At least if we're define compute as the number of FLOPs we can process and not in terms of algorithm or resultant abilities. Though I'll admit that I'm an outlier in this respect[0]. But I think it is worth recognizing that we now have exaflop machines, that use tens of megawatts of energy, and they pale in comparison to what a 3 lb piece of fat and meat that only uses a handful of watts. In fact, our exascale computers aren't even seemingly sufficient to simulate far smaller and far less intelligent creatures. Certainly scale is a factor (we do see this pattern in apes too), but clearly there is more. And I think it should be obvious that scale isn't all you need, since we're the only ones. If it was that simple, we should see it more often. And if scale is indeed all we need, well we neither do we have an idea of how much scale that actually is nor does it mean that this is the best path forward as that scale may be ludicrously large. But what we do know, is that incredible feats can be done with what would constitute a rounding error to current scales (let alone future). I think we just want to believe this is the path forward because if it is, then there is a clear direction. But if it isn't, then we have to admit that we're still lost. But I think the problem is that we think that there's a problem in being lost. Or that we think that admitting we're lost somehow undermines or rejects the progress that we have made. But research is all about exploring the unknown. If you aren't at least a little lost, well then you're not exploring, you're reading a map. But the irony in this is that "scale is all you need" denies a lot of significant advancements we've made. Many smaller models perform far better that previously, and this is not due to knowledge transfer from larger models. Just look at any leaderboard, they aren't size is not the determining factor.

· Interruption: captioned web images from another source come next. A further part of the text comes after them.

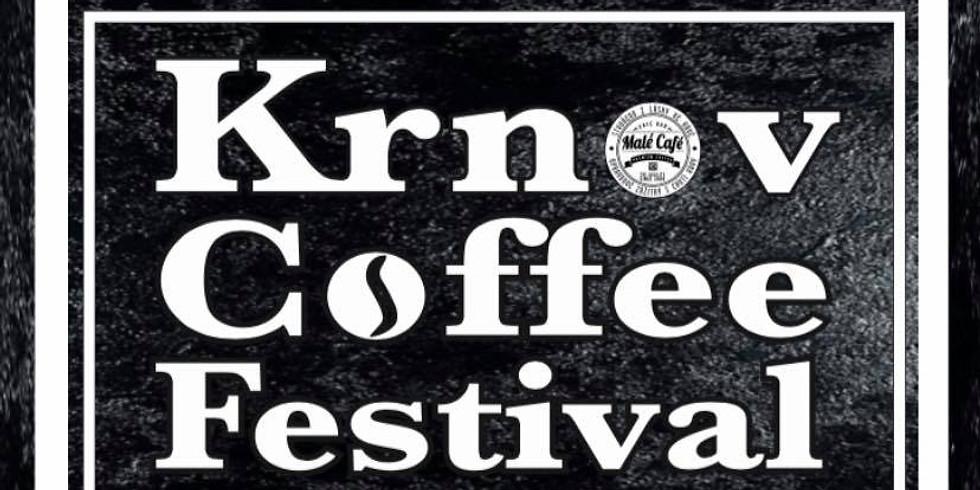 Krnov Coffee Festival 2021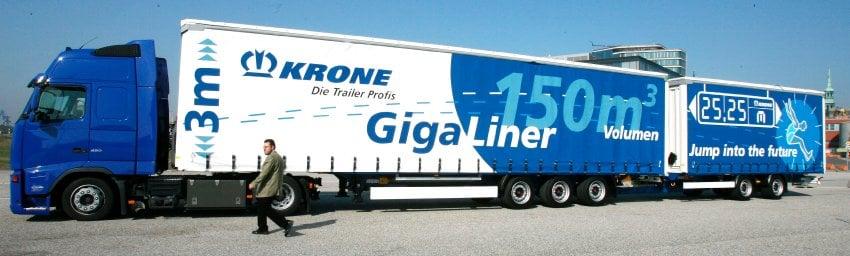 Sachsen-Anhalt wehrt sich gegen Gigaliner
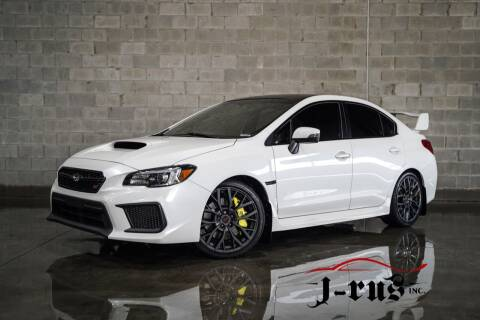 2018 Subaru WRX for sale at J-Rus Inc. in Macomb MI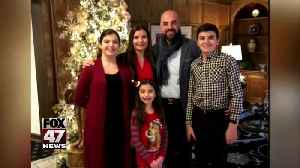 Relatives sue bars over crash that killed Northville family [Video]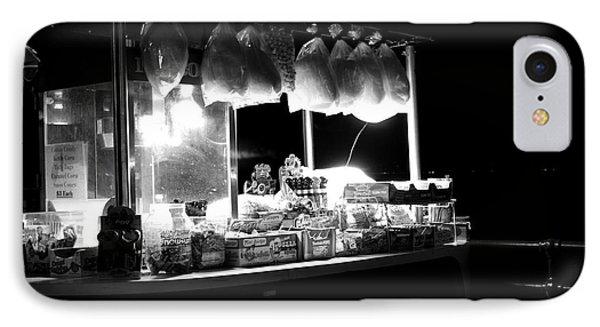 La Dolce Notte IPhone Case by Chiara Corsaro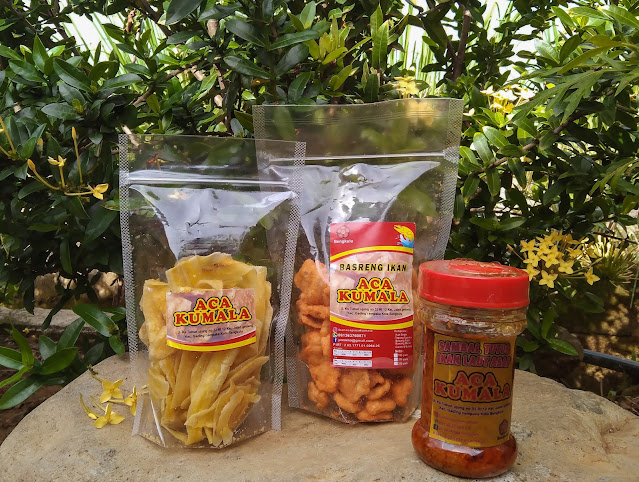produk umkm bengkulu aca kumala home industri ada snack dan sambal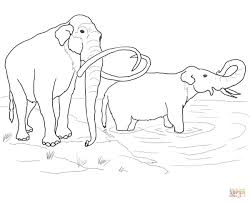 wooly mammoth coloring page beautiful 2145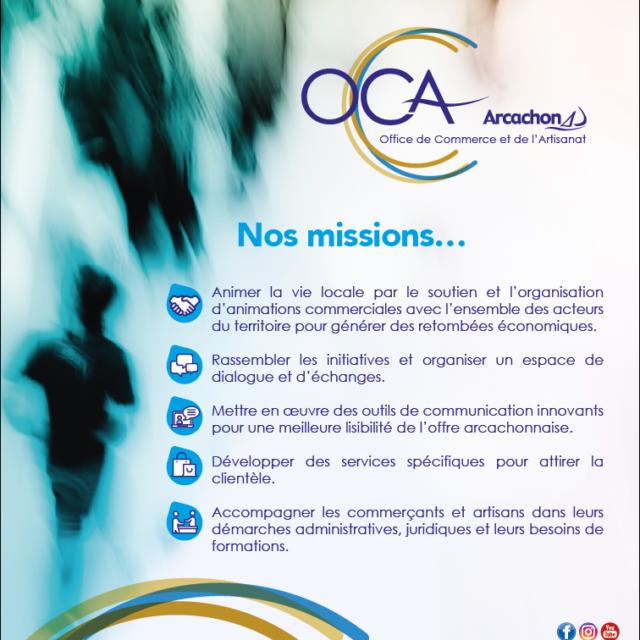 Missions Oca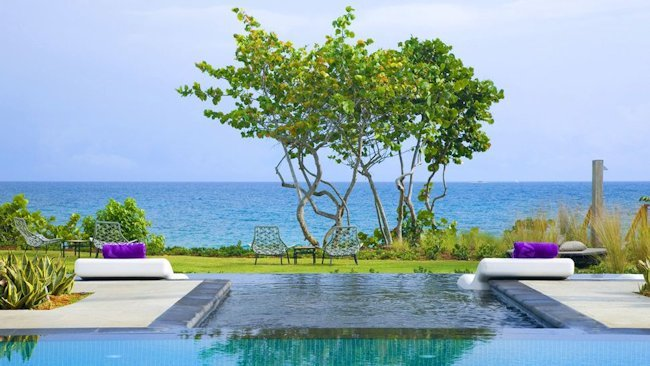 Luxury Wellness Retreats for Total Rejuvenation in the New Year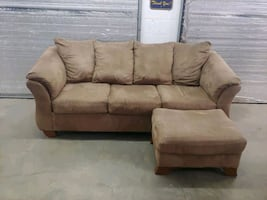 DO YOU NEED FURNITURE?!?!???????? WE CAN DELIVER!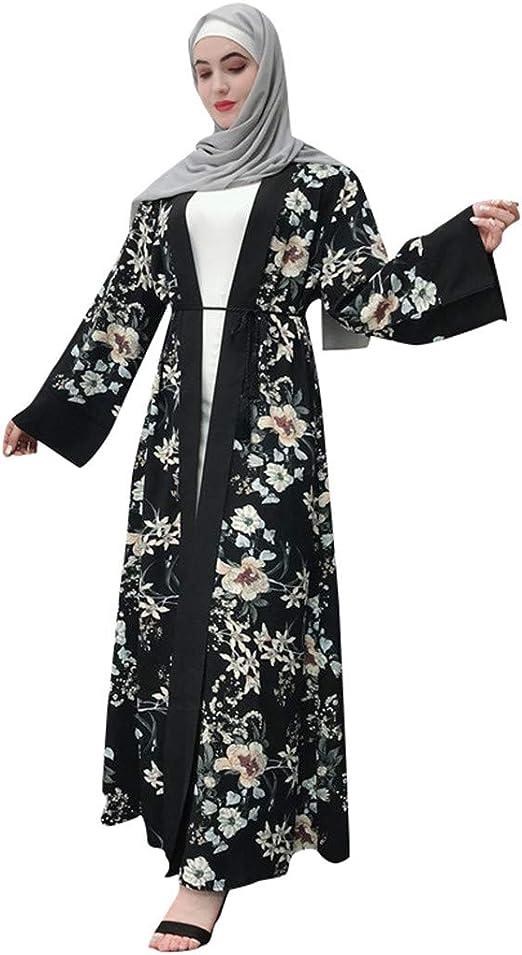 Ladies Maxi Kimono Dress Kaftan Robe One Size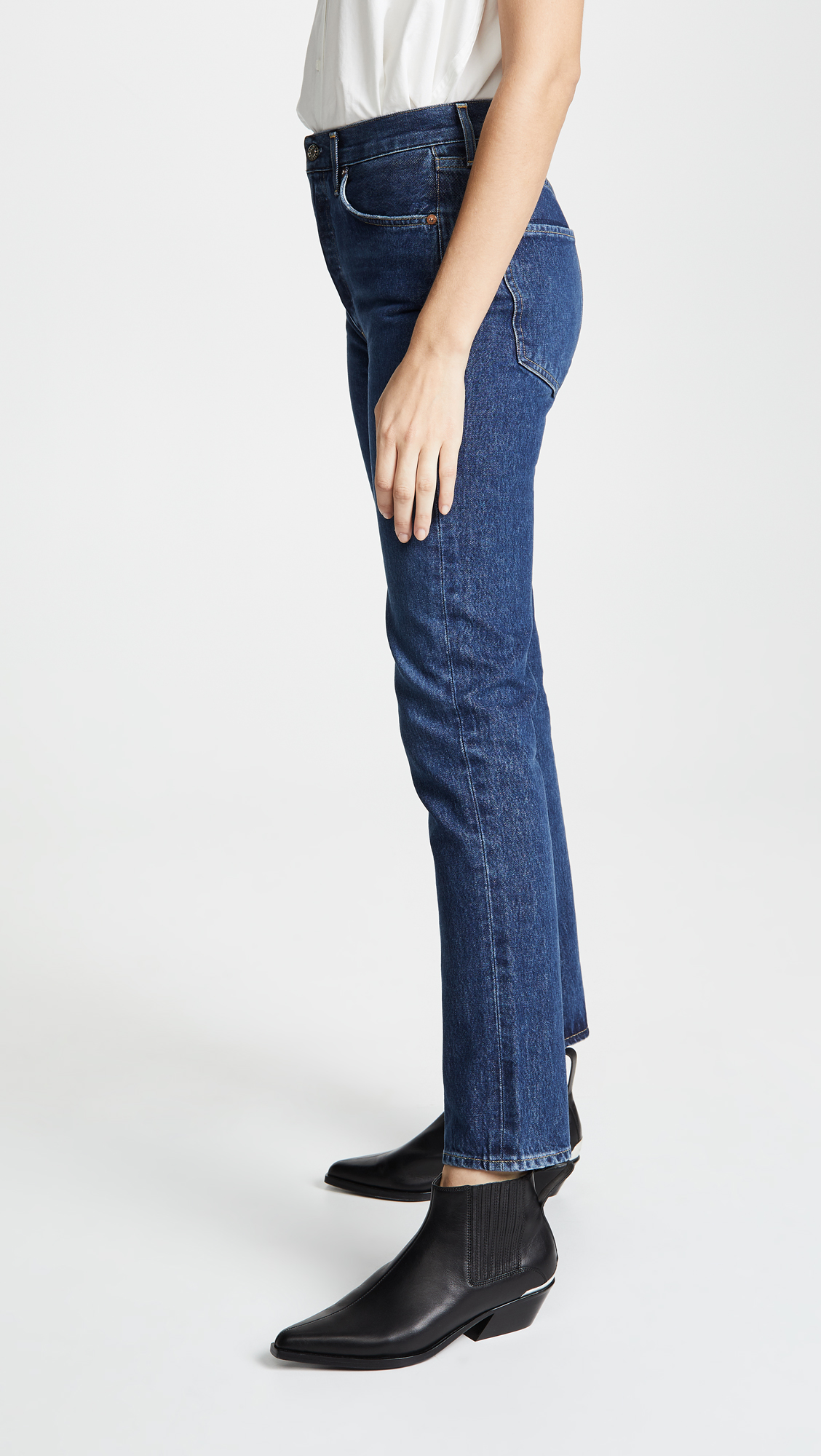 9f894c3c0ad AGOLDE Remy High Rise Straight Jeans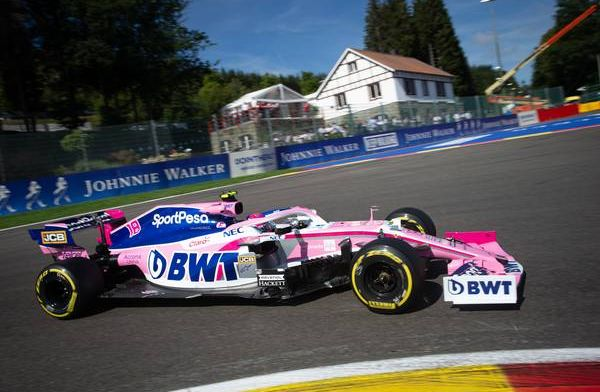 Lance Stroll believes he could've done more during Belgian GP
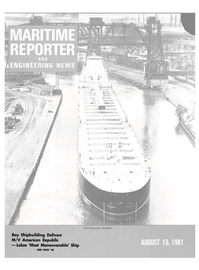 Maritime Reporter Magazine Cover Aug 15, 1981 -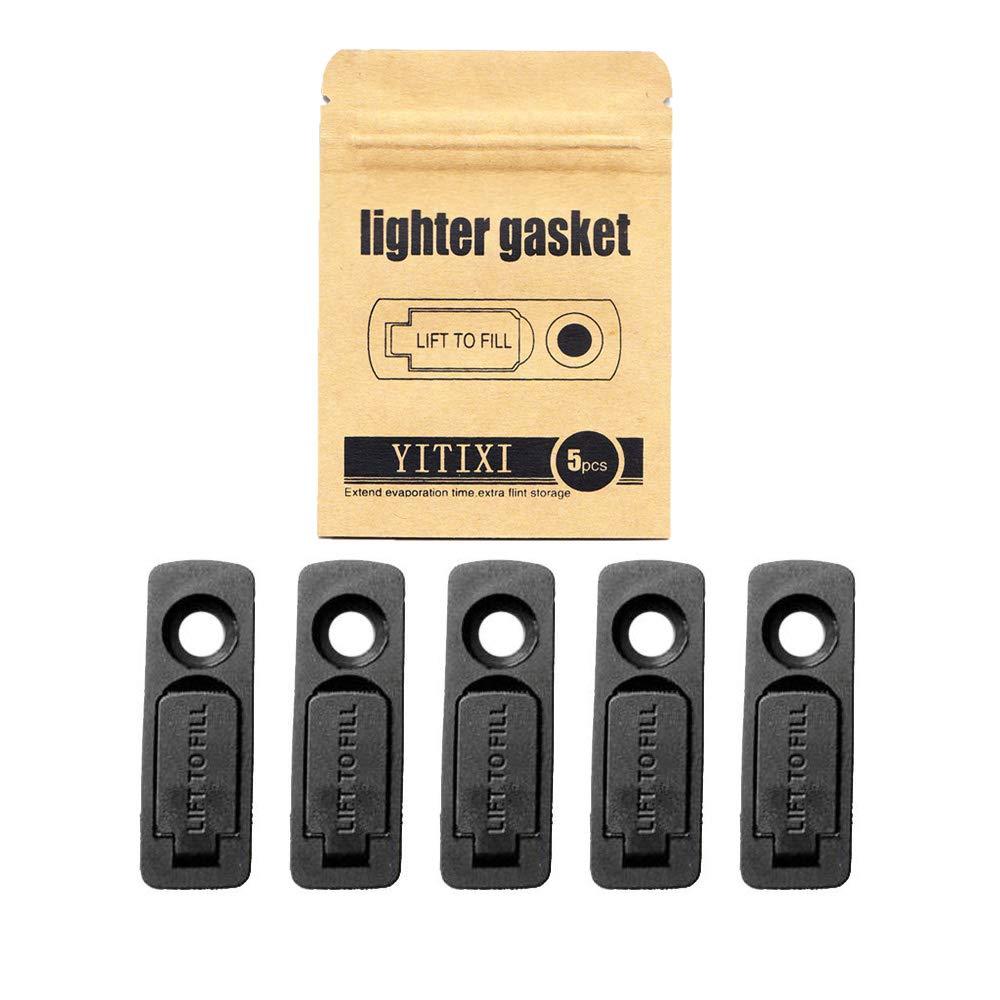 YITIXI 5PCS Lighter No Evaporation Gasket … (Black)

So I'd argue that if you want to advance AI, you should focus on smaller models. After all, smaller models are far easier to scale than larger models. They're also far easier to analyze and interpret, which is what gives us more information on how to lighten the way forward. But also don't expect a smaller model that is more successful to immediately be better than larger models. I far too often see a mistake even by reviewers/experts, where a method is dismissed because it was developed by some poor grad student with limited compute and did not unilaterally defeat the big models. Of course that doesn't mean the proposed methods are better, but that's orthogonal to what I'm arguing.
[0] Obviously I'm not alone. Yann is a clear believer and it's why he's looking at JEPA models (I don't think this will be enough but I think it is better). And Collet became more well known (at least outside the ML research community) and is a clear dissenter.
On another thread*, I mentioned that the XC2064 FPGA design is the paradigmatic example of an optimized minimal "hardware API", that, if you were interested in making new kinds of logic and memory-- okay you are prob thinking of higher level designs, but I want to throw out a relevant memorable example ASAP
I also wonder - is the compute the main limiting factor today ? Let's imagine there is an unlimited number of NVidia chips available right now and energy is cheap - would using a cluster x100 of current biggest one result in a significant improvement ? My naive intuition is that not really.